Recapture is an abandoned cart email service that can boost your store’s revenue by 10%. It already works with Magento, Shopify, WooCommerce, even Easy Digital Downloads. So you can feel assured that they know what they are doing when it comes to helping you set up abandoned cart campaigns for your membership.
Best of all, Recapture has now built a plugin that connects Recapture to Restrict Content Pro to send triggered emails to your customers to recover abandoned carts.
Recapture works by tracking when signups are abandoned on your site, then it lets you send recovery emails to encourage customers who abandoned these carts to complete their purchase. It allows you to set up as many campaigns and recovery emails as you’d like and even customize the text and design of every email sent.
Recapture is free for the first 15 days. After that, plans start at just $29.00 per month.
To get Recapture working with your Restrict Content Pro membership site, you need to first download it from the WordPress plugin repository.
Once the Recapture plugin is installed, you’ll need to activate it. Then click on the “Configure” link on the plugins page or you can go to Recapture from the main menu to connect your site to Recapture.

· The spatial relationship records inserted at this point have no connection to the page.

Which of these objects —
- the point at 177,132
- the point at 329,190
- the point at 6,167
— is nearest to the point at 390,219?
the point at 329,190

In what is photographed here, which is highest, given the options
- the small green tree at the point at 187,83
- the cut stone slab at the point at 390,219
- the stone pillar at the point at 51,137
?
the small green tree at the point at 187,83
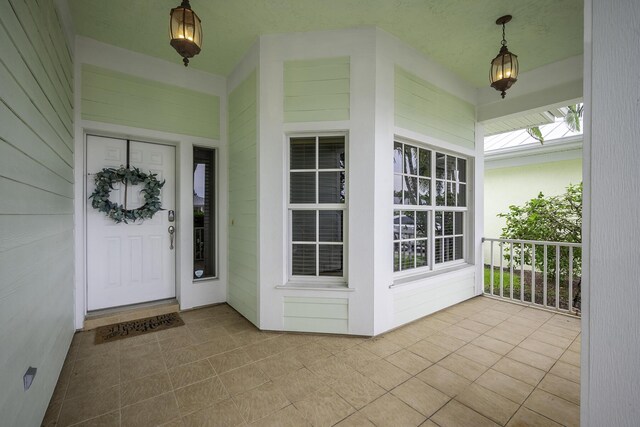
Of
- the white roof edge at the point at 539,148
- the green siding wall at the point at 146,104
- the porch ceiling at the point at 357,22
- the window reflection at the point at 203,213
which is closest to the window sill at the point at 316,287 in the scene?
the window reflection at the point at 203,213

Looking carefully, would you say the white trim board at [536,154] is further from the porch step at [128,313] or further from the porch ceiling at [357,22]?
the porch step at [128,313]

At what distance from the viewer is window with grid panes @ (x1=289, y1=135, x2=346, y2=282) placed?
294 centimetres

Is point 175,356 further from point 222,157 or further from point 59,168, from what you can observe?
point 222,157

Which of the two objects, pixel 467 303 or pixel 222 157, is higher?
pixel 222 157

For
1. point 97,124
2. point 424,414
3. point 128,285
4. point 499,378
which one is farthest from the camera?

Click the “Connect to Recapture” button and you’ll go through an on-boarding process on Recapture.io.
Once the process is complete, your Recapture.io and your RCP membership site are connected.
Recapture will walk you through a great onboarding process. You’ll need to set your currency and timezone, activate an abandoned cart campaign and you’ll be up and running.
Recapture will give you a few options of campaigns. Start with these. You can choose to activate one or all.
With one of these activated, you’ll be all set.
Adding an abandoned cart campaign to your membership site can really give you an opportunity to recover lost revenue. You already put a lot of effort into your digital marketing efforts to lose a number of potential customers to cart abandonment, so it seems like a no-brainer to add an abandonment cart campaign.